Hi, I am trying to read lakefs files from pyspark,...
# help
r
Hi, I am trying to read lakefs files from pyspark, can anybody guide me where I am getting wrong. Below is my code snippet.
y
Hi @Rahul Kumar! In order for Spark to be able to reach lakeFS, you need to set the s3a endpoint to the address of the lakeFS S3-compatible API. This is done in a similar way to how you set the the s3a credentials.
Copy code
spark._jsc.hadoopConfiguration().set('fs.s3a.endpoint', '<http://s3.lakefs.example.com>')
Could you tell me which version of lakeFS you're using, so I can guide you exactly which address to use there?
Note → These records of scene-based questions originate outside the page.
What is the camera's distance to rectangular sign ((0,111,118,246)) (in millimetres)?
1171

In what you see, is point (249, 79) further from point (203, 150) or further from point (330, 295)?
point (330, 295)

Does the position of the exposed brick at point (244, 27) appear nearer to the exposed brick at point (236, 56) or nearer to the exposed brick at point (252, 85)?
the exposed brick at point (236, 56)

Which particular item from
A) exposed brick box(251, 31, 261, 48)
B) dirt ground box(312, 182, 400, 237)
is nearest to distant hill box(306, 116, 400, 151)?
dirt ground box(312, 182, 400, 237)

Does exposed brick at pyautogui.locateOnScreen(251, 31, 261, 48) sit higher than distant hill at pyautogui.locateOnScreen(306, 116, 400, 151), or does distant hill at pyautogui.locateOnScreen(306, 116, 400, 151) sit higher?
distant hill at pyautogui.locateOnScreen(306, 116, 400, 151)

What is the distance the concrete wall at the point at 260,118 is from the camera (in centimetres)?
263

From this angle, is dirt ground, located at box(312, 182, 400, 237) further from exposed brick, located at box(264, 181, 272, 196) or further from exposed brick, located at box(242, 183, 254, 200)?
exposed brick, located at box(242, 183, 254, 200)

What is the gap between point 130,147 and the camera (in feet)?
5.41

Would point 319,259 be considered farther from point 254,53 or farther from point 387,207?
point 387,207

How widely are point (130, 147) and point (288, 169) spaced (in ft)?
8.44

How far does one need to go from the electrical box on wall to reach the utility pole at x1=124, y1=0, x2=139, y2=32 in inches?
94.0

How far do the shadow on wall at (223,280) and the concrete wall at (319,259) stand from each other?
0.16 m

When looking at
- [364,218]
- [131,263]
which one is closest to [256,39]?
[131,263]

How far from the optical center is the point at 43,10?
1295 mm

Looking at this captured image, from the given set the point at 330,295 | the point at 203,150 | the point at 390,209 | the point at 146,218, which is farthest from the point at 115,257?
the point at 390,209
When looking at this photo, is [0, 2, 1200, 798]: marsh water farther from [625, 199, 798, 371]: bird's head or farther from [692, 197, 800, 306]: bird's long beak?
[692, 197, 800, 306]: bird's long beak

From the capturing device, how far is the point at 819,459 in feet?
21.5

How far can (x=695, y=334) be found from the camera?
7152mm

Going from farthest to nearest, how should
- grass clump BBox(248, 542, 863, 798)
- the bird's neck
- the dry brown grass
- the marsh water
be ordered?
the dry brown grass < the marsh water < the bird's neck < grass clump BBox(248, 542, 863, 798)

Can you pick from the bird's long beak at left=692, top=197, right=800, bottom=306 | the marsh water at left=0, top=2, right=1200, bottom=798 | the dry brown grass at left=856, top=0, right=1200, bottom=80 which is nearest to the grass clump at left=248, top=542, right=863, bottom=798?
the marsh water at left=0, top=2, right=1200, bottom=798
The version can be found in the UI when you click your username at the top-right corner.
r
Hi @Yoni Augarten! I have edited my code. Now getting an error, bucket name doesn't exists.
y
Thanks for the information, @Rahul Kumar. Can you please share with me the version of lakeFS that you're using?
r
Hi @Yoni Augarten forgot to mention that. LakeFS version is 0.40.3
y
And can you tell me how you are running lakeFS (binary/docker-compose/k8s/other?) and what is the "http://lakefs" address you're using?
The newest version of lakeFS (0.48.0) simplifies addressing the s3-compatible API, so if it's possible for you, I suggest that you upgrade. Then, you can remove the
gateways.s3.domain_name
configuration from lakeFS.
r
Hi @Yoni Augarten i can't upgrade the lakeFS. I dont have permission to do that. I am using the exact address which i used to connect to lakefs ui.
y
Can you try to put this url in a browser and see what is returned?
r
Yes, lakefs ui is opening
y
Sorry, @Rahul Kumar, I missed your message. In your version of lakeFS, there should be two different subdomains configured: one for the lakeFS API and UI, and the other one for the S3 gateway. The fact that you are seeing the UI confirms that you are using the first rather than the second. Usually, if your API/UI domain is lakefs.example.com - the s3 gateway would be s3.lakefs.example.com. In the new version we made things simpler by allowing you to use the same domain for both.